By Lily Allen-Duenas

The Nutcracker, featuring Orchestra Iowa and the Ballet Quad Cities, was at the Paramount Theatre this past weekend, December 6 and 7, 2014. They gave a weekend of holiday magic to Cedar Rapids. A holiday tradition for many, the Sunday afternoon performance that I attended captivated a near full-house audience.

The beautiful violins, violas, cellos, basses, flutes, oboes, clarinets, bassoons, horns, trumpets, trombones, and a bass trombone, tuba, timpani, percussion harp, and piano all created the extraordinary music of Pyotr Ilyich Tchaikovsky’s music. Orchestra Iowa gave life and light to the dancers through their cadences and crescendos. The music was perfectly on pointe — pun intended.

The set was comprised of enormous hand-painted canvases, which rotated between the Stahlbaum’s family home, the Land of Snow, and the Land of Sweets. Rendering each painting must have taken days. Impressive artistic talent was displayed with each painting, from perspective, to shading, to intricate detailing each canvas was a true work of art.

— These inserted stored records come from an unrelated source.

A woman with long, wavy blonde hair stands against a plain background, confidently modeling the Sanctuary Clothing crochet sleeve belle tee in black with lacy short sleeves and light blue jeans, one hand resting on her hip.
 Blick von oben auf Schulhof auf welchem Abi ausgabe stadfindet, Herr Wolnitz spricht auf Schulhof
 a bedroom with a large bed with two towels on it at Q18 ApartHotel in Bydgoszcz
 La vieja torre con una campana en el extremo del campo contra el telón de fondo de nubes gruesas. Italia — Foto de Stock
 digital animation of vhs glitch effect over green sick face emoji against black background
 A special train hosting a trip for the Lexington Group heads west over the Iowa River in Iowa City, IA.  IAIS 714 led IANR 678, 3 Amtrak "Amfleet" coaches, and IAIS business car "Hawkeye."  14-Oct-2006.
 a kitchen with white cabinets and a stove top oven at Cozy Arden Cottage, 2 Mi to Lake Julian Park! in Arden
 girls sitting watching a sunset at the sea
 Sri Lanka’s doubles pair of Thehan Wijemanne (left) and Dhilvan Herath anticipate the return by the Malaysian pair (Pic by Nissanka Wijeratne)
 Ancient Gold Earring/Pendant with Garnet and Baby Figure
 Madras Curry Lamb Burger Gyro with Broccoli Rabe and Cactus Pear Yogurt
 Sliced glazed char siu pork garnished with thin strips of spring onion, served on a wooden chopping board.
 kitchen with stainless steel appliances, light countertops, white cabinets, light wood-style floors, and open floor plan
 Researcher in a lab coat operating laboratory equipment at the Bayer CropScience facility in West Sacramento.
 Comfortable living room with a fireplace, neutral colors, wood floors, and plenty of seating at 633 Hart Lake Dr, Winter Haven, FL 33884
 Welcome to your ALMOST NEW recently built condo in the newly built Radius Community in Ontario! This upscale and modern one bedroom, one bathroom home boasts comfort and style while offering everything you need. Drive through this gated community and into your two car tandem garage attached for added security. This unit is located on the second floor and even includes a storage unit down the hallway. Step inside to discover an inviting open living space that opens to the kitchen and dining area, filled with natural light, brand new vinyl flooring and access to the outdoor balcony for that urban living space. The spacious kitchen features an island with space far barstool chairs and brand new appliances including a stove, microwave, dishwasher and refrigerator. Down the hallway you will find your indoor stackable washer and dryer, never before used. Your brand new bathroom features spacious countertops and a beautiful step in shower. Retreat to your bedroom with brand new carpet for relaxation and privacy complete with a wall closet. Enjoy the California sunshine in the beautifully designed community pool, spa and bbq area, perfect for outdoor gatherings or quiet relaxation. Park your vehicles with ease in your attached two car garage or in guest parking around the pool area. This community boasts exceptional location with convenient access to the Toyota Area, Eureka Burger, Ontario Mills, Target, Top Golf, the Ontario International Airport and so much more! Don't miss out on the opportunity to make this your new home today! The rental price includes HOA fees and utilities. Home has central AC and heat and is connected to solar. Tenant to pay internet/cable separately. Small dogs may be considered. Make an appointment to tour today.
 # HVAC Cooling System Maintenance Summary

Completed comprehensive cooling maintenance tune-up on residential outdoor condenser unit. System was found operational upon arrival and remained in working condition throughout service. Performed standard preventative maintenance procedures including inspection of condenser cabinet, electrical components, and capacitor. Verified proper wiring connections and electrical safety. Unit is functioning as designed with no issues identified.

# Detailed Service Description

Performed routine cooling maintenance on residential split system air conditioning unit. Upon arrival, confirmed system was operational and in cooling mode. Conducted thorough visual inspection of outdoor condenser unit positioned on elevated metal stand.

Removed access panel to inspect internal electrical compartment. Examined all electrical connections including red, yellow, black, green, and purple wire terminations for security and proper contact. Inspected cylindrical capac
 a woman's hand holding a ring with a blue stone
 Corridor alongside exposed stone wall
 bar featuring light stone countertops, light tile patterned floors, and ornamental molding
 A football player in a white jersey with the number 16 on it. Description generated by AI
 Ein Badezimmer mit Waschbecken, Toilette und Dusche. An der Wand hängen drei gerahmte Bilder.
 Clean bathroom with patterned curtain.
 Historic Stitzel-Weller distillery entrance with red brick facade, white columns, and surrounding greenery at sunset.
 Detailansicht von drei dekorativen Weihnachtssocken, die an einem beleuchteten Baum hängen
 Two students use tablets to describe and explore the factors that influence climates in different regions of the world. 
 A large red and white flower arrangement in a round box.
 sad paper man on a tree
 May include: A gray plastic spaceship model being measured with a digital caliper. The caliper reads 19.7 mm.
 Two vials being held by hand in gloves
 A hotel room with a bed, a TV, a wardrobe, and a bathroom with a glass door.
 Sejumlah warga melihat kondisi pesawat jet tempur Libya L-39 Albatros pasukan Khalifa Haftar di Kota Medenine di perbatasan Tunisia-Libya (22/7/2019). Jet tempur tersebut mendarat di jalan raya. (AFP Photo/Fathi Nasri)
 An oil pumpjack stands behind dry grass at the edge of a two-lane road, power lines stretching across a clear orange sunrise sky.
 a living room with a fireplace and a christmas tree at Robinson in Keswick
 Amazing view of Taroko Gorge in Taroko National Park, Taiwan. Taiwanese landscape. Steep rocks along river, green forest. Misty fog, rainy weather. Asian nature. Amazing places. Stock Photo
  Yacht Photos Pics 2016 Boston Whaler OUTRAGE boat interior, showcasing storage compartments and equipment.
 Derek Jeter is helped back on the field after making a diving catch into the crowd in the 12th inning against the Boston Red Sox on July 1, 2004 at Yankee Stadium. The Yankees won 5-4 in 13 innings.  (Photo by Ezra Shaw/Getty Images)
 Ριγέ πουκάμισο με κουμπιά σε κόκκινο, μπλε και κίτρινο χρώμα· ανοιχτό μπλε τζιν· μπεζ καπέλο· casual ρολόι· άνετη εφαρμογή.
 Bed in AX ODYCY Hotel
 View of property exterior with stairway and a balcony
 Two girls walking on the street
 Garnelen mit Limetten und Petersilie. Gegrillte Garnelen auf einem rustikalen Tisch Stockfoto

The ballet dancers enchanted the audience, weaving the wonderful story through their dancing, emotive gesticulations, and animated faces. The dancers were elegant storytellers that seamlessly wove the story around the stage. Caroline Cady as Clara Stahlbaum dazzled the audience with her charm and charisma. Hadley Green as the Rag Doll and Madeleine Gurney as the Ballerina Doll deserve special note for their incredible portrayal of stiff, mechanical dolls. Their translation of movement was inspired — giving energy and spirit to the lifeless. Tessa Moore as the Sugar Plum Fairy was the epitome of the word exquisite. Her graceful lines and fluidity of her motion was both refined and ethereal. Her cavalier, Alec Roth’s, unfaltering intent focus certainly arose admiration.

The battle of the Mouse King was also delightful. The costumes were engaging and amusing: the tiny children ballet dancers with their fuzzy mice-onseies and the lanky adult mice with their extravagantly strange mouse heads. The eerie and fanciful dramatic battle between the mice and the Nutcracker’s soldiers was fascinating to watch unravel. The battle led to the Nutcracker transforming into a handsome prince, danced by Corey Mangum, who was a powerful and commanding Nutcracker who exhibited laudable grace and strength.

The entire show from the Christmas party, to the mice, to the Dance of the Sugar Plum Fairies was magical — a truly praiseworthy performance by Ballet Quad Cities and Orchestra Iowa that dazzled and ignited the imagination. The Nutcracker was elegant, exquisite, and enchanting.